El jamón de cerdo ibérico tiene un sabor, aroma y textura especiales y singulares que los distingue de otros tipos de jamón. Esta calidad superior viene determinada por la pureza de su raza única, su alimentación natural y la elaboración artesanal del jamón. En Iberisty puede encontrar jamones y paletas ibéricos de la mejor calidad, que provienen de cerdos que viven en libertad en la dehesa alimentándose a base de bellotas, cereales y hiervas.

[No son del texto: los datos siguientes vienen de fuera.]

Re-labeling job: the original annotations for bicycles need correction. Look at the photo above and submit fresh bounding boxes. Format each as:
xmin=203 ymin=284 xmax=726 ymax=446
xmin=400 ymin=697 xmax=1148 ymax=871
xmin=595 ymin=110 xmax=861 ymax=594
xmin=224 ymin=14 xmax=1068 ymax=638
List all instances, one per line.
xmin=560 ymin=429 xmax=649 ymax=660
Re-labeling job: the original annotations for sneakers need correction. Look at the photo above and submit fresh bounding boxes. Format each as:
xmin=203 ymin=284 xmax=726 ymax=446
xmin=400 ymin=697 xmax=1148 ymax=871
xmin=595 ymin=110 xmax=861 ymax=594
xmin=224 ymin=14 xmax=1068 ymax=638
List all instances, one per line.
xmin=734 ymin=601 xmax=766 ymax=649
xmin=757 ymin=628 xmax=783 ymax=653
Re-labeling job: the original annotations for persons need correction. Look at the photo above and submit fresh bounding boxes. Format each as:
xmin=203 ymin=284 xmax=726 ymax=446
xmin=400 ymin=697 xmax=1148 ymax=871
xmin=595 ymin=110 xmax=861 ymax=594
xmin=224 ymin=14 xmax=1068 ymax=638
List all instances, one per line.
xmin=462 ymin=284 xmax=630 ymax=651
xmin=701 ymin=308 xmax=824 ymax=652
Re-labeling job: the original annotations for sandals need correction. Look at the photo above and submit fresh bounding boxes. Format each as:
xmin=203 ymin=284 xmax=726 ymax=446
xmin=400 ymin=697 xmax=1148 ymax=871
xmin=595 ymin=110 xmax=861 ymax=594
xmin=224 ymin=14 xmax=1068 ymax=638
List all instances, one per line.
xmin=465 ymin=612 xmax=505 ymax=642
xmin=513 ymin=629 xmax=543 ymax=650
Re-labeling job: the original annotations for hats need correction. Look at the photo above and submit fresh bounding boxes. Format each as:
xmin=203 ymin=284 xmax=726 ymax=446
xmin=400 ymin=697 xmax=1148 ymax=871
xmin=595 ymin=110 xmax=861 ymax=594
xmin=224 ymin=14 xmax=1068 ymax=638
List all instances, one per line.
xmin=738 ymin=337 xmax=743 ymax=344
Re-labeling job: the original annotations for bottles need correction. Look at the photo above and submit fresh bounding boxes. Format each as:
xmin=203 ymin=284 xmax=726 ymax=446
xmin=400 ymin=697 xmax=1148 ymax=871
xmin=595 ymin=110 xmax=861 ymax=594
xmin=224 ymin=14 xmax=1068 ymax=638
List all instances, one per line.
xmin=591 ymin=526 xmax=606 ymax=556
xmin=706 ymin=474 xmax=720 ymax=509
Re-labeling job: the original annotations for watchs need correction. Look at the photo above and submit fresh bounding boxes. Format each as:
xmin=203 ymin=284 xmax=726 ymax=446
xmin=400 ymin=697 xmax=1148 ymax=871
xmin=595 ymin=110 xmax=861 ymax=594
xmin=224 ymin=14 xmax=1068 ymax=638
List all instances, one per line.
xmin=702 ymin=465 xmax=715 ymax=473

La alimentación del animal distingue los diferentes tipos de jamón ibérico resultantes, que son:

  • Jamón ibérico de bellota. Proviene de cerdos criados en dehesas, alimentados exclusivamente de bellotas, pastos y otros frutos de la dehesa.
  • Jamón ibérico de recebo. Viene de cerdos que han recibido una alimentación mixta. Al principio, durante la montanera (que transcurre desde el otoño hasta el final del invierno), la alimentación se basa en bellotas y posteriormente, hasta que el animal es sacrificado, se alimenta con piensos y cereales de calidad.
  • Jamón ibérico de cebo de campo. Es aquel proveniente de animales engordados con piensos constituidos por cereales y leguminosas, que pasan un mínimo de 60 días, justo antes del sacrificio, en el campo.
  • Jamón ibérico de cebo. Se produce a partir de cerdos que han sido alimentados toda su vida con piensos naturales y cereales, manteniendo siempre las características genéticas y su crianza en extensivo.

El color de la pezuña del cerdo no indica la calidad del jamón, puesto que no todos los cerdos ibéricos tienen la pezuña negra, ni la pezuña negra es exclusiva de la raza ibérica.